La scène où la police les arrête en raison d’un accident est le parfait exemple où le réalisateur s’attarde sur les regards, s’amuse à étirer la séquence, comme si l’issue était incertaine pour le tandem, tandis que le spectateur – malgré lui – craint qu’ils se fassent prendre. En l’absence d’ambulances, la police leur demande de transporter un couple gravement blessé à l’hôpital le plus proche. C’est là qu’un lien étrange commence à se nouer entre Elisa et Miguel, d’autant plus que le second commence à se confier à sa voisine sur la raison de son crime. Il lui avoue que ses rêves de devenir un écrivain à succès ne se sont jamais réalisés. À la place, il a épousé une femme riche, qui ne l’aimait pas et le maltraitait, et avec laquelle il n’était pas heureux. Elisa, femme seule, comprend cette solitude et surtout le fait d’être entretenu…

Si le troisième et dernier acte, sans compter le twist final que même M. Night Shyamalan n’aurait pas vu venir, n’est peut-être pas aussi réussi que le reste et demeure parfois un peu verbeux, Personne n’a entendu crier reste tout de même une sacrée réussite, faite de tension et d’un savoureux humour noir, où règne aussi constamment une tension sexuelle. Carmen Sevilla et Vicente Parra (Cannibal Man – La Semaine d’un assassin) crèvent l’écran et les amateurs de westerns spaghetti reconnaîtront la tronche d’Antonio Casas (Mort ou vif…de préférence mort, Texas, Un pistolet pour Ringo) dans le rôle d’Óscar, présent dans la partie londonienne. Si rétrospectivement Personne n’a entendu crier s’avère plus « anecdotique », il n’en demeure pas moins un formidable spectacle qui ne manque sûrement pas d’ambition formelle et qui démontrait alors que le metteur en scène avait su digérer ses références, pour les faire siennes et les napper d’un aspect politique, ici lié à l’opposition des classes sociales sous le régime franquiste. Assurément un très grand auteur et cinéaste.

LE COMBO BLU-RAY + DVD

Si vous suivez notre page, vous savez que nous sommes particulièrement fans du travail d’Eloy de la Iglesia. Nous ne remercierons jamais assez Artus Films pour la découverte de ce cinéaste. Ainsi, après Colegas, L’Enfer de la drogueEl Pico, El Pico 2, Navajeros et Le Député, nous nous penchons aujourd’hui sur Personne n’a entendu crier, qui se voir proposer en Combo Blu-ray + DVD. Un magnifique objet (le visuel est certainement l’un des plus beaux présentés par l’éditeur), qui prend la forme d’un Digipack à deux volets où reposent les deux galettes. Le tout est glissé dans un fourreau cartonné. Le menu principal est fixe et musical.
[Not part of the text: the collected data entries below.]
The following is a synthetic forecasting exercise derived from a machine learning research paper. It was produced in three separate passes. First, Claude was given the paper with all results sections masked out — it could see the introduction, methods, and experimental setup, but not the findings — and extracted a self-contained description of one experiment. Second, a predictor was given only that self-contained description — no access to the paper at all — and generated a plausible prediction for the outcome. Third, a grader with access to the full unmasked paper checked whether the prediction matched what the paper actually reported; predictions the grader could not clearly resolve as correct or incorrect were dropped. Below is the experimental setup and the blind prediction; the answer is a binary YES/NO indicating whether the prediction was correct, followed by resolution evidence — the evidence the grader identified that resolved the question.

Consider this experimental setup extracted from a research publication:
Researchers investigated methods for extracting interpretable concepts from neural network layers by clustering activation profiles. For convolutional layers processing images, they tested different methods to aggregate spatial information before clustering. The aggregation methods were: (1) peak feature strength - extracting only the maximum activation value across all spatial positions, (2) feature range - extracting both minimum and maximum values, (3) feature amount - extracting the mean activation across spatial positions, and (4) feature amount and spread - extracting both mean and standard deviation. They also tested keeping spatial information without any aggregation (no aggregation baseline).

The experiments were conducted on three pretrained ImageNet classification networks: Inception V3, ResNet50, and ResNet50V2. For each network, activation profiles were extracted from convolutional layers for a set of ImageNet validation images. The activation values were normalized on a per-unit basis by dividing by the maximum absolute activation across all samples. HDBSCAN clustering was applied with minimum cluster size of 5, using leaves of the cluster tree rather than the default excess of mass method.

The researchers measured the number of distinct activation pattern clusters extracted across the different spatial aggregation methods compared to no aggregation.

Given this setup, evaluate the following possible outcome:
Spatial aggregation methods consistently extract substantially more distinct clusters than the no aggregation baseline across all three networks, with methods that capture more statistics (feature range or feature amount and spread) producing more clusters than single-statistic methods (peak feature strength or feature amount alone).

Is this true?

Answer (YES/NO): NO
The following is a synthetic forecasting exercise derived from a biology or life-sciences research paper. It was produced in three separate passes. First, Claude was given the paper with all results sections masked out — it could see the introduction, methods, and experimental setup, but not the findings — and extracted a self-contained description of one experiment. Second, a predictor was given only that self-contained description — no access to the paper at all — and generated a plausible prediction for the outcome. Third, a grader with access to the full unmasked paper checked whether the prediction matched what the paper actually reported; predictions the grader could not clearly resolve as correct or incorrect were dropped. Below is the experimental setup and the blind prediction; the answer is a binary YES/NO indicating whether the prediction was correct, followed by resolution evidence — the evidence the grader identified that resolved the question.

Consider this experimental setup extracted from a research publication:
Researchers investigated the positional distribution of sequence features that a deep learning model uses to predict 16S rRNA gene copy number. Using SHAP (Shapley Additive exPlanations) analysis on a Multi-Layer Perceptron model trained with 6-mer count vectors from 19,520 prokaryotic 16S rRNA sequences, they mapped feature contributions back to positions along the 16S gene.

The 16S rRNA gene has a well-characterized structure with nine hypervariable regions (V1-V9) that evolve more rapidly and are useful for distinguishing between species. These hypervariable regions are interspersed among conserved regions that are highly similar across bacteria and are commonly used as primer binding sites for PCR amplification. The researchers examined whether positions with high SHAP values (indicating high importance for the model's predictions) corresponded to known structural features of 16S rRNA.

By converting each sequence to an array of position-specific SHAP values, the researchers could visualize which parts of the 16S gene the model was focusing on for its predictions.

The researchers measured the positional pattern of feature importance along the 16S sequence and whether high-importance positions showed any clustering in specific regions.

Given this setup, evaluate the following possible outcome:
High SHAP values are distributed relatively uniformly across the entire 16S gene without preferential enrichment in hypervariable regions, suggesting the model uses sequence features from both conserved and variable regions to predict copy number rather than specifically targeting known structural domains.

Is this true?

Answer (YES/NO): NO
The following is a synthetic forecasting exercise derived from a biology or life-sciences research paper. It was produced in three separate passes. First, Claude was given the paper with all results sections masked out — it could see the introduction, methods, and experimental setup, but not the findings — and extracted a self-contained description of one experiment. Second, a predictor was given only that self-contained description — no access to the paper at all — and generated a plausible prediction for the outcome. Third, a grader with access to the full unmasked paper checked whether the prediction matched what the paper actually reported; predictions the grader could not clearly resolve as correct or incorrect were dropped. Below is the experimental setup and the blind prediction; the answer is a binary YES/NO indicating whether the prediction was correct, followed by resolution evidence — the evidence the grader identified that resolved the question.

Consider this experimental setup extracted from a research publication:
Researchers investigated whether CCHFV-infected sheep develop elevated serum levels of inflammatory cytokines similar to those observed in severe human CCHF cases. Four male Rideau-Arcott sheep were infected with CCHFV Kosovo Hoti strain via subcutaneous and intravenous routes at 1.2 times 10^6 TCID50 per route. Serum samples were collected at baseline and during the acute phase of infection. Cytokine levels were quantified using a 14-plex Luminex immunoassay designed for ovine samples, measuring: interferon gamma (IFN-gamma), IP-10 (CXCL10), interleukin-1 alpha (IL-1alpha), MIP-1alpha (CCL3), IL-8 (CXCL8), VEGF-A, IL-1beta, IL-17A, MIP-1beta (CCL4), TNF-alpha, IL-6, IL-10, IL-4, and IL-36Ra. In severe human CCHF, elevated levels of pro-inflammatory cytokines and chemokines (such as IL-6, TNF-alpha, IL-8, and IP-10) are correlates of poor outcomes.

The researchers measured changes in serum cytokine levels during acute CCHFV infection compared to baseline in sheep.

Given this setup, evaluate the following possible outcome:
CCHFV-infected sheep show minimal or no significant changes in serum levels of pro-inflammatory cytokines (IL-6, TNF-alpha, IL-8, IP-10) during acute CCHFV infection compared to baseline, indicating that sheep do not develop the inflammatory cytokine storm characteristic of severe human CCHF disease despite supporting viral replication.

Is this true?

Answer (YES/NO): NO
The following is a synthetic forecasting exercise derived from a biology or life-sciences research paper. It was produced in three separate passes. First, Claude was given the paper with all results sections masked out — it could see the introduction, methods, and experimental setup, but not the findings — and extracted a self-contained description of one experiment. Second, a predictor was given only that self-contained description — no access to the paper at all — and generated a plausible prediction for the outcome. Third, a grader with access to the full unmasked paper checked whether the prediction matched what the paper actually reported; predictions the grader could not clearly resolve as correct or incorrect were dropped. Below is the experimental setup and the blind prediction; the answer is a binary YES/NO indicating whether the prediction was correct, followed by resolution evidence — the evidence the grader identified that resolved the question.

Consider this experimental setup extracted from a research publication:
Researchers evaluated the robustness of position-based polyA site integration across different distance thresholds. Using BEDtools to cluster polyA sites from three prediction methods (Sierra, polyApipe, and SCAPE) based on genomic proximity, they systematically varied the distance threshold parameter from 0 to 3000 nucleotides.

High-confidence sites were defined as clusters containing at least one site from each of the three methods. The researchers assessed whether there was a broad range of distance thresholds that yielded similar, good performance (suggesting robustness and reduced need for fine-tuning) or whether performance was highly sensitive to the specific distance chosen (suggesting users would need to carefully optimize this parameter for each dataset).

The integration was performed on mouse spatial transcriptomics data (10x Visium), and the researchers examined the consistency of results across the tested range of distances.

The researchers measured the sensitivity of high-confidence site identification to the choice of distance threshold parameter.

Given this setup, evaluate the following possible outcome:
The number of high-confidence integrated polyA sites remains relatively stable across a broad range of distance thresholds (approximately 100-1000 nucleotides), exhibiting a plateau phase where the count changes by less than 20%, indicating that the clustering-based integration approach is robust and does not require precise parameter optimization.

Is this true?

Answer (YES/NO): NO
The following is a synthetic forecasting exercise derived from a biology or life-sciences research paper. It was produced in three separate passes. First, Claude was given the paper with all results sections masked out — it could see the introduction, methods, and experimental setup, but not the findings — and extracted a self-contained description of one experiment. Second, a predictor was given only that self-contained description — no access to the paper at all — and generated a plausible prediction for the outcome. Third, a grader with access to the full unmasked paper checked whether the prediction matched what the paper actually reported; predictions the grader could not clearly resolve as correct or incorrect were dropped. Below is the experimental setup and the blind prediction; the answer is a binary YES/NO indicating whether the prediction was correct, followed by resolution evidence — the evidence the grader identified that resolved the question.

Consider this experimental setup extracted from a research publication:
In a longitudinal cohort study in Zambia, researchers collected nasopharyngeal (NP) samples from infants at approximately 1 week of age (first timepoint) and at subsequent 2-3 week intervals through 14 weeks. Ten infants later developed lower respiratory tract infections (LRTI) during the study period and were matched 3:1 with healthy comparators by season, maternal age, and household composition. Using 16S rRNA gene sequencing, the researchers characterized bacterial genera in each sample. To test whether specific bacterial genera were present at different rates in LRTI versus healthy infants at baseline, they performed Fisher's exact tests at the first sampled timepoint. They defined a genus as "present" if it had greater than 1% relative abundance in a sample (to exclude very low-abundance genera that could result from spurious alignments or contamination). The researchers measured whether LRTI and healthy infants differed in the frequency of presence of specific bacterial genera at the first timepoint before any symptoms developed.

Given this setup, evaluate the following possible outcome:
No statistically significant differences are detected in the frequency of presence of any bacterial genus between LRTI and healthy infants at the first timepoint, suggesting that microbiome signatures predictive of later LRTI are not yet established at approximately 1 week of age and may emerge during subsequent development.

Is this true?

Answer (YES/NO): NO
Si vous désirez en savoir plus sur Eloy de la Iglesia, précipitez vous sur le coffret Artus Films sorti en septembre 2023. Sur ce Blu-ray, nous ne disposons que d’une présentation du film par Marcos Uzal (26’). Le critique et journaliste officiant aux Cahiers du Cinéma revient longuement sur le sixième long-métrage d’Eloi de la Iglesia, qui apparaît dans la première partie de la carrière du cinéaste et peut se voir comme le troisième volet d’une trilogie constituée du Plafond de verre et de La Semaine de l’assassin, histoires où se créé un rapport presque empathique avec un tueur. Le casting, les contraintes de tournage (la partie londonienne semble avoir été imposée au réalisateur par le producteur), l’ombre d’Hitchcock qui plane sur le film, la dimension politique du crime, les thèmes (la complexité des rapports humains), ainsi que le twist imprévisible (attention aux spoilers donc) sont aussi les points abordés.

L’Image et le son

Artus Films présente une restauration 2K de Personne n’a entendu crier. Une copie propre, quasi-dépourvue de poussières. La texture argentique est présente, organique, équilibrée et élégante, peut-être plus appuyée durant la scène de l’hôpital, les contrastes solides restituent les beaux partis-pris de la photo et la stabilité est de mise. Le piqué est également acéré et les détails abondent aux quatre coins du cadre, sur les décors, les matières, mais aussi sur les visages souvent capturés en gros plan. Un service princier, qui en dehors de quelques légers couacs offre au film d’Eloy de la Iglesia une vraie résurrection.

Pas de doublage français pour ce titre. La version espagnole est claire et équilibrée, les dialogues sont propres, très légèrement marqués par un souffle. Belle place de la musique signée Fernando García Morcillo (Cannibal Man – La Semaine de l’assassin, La Furie des Apaches, Les Maîtresses du Dr Jekyll).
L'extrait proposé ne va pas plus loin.